Here is the English abstract of Majid Qorbanali Doulabi (Assistant Professor, Department of Philosophy and Mysticism, International University of Islamic Denominations, Iran)'s presentation at the 7nd pre-con meeting of the conference “Imam Reza (PBUH) and Interreligious Dialogue" which was held in International University of Islamic Denominations Tehran, Iran on December 4, 2023.
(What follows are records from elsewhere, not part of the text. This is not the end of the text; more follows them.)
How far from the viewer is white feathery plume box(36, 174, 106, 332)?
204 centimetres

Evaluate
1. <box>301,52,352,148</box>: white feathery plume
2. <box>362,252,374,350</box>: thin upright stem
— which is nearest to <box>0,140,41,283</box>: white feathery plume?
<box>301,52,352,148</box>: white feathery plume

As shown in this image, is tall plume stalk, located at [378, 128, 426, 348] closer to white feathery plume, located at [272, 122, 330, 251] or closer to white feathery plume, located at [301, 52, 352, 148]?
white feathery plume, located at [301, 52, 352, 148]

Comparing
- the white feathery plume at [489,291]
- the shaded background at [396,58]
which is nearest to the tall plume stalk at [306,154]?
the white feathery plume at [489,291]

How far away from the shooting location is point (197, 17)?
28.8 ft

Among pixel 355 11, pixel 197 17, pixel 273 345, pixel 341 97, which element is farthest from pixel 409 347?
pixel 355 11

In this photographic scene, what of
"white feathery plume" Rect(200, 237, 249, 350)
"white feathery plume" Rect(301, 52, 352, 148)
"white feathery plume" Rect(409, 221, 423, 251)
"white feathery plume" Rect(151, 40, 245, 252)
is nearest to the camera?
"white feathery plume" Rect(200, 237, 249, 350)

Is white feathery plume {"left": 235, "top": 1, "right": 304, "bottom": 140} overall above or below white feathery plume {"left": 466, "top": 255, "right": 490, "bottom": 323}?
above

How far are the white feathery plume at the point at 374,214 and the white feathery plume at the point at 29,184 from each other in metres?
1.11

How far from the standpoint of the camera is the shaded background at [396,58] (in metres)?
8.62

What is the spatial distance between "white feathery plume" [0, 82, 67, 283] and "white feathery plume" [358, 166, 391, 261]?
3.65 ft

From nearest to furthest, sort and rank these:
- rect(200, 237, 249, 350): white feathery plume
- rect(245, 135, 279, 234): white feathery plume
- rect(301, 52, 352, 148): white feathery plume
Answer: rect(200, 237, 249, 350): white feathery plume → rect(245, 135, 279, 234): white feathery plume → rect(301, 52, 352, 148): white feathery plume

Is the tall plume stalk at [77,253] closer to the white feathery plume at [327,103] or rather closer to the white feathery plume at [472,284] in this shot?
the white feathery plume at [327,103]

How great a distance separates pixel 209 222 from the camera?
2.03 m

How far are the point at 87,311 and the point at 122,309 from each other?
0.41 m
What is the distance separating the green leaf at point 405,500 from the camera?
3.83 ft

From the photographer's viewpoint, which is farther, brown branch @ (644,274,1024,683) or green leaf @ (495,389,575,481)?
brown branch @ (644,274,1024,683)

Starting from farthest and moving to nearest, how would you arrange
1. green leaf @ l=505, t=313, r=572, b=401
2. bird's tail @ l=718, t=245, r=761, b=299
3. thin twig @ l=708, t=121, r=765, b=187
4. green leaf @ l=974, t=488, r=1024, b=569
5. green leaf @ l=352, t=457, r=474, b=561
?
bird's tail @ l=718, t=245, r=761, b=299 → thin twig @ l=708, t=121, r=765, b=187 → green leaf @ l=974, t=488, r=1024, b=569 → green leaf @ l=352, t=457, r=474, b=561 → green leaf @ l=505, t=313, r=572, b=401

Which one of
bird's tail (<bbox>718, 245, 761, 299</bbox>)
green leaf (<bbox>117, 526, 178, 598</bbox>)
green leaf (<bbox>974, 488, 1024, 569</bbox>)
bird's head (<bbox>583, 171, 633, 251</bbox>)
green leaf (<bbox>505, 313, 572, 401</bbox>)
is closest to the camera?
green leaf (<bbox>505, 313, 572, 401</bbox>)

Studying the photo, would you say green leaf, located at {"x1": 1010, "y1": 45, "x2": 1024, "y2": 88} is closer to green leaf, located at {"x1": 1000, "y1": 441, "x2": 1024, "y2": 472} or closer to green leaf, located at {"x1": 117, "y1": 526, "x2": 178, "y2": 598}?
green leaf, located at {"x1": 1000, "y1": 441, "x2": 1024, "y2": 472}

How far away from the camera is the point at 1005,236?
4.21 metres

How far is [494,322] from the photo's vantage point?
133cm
Argument of the Rationality of Religiosity in Islam and Other Divine Religions
One of the arguments that theists put forward for the rationality of belief in God is an argument known in Islamic tradition as the “rationality argument”. In this argument, a person is imagined to be calculating whether a life of faith is more beneficial and reasonable than a life of unbelief. The argument goes as follows: If the believers are right, then they will receive infinite gain, while the unbelievers will suffer infinite and irredeemable loss. If the unbelievers are right and there is no God, then believers and unbelievers will be equal and there will be no significant difference between them. This argument can be found in the words of Imam Reza, as well as in the words of Imam Ali and Imam al-Sadiq. It can also be found in the Quran. Moreover, the argument was used by the great Muslim theologian Abu Hamid al-Ghazali, and after him by the Christian thinker Blaise Pascal. The target audience of this argument is those who are neither certain of the existence of God nor of his non-existence, and who are in fact in doubt and confusion. For this reason, this argument is especially important in the present age, which is an age of skepticism about human knowledge and understanding of the supernatural. In this paper, different versions of this argument are examined, compared, and criticized.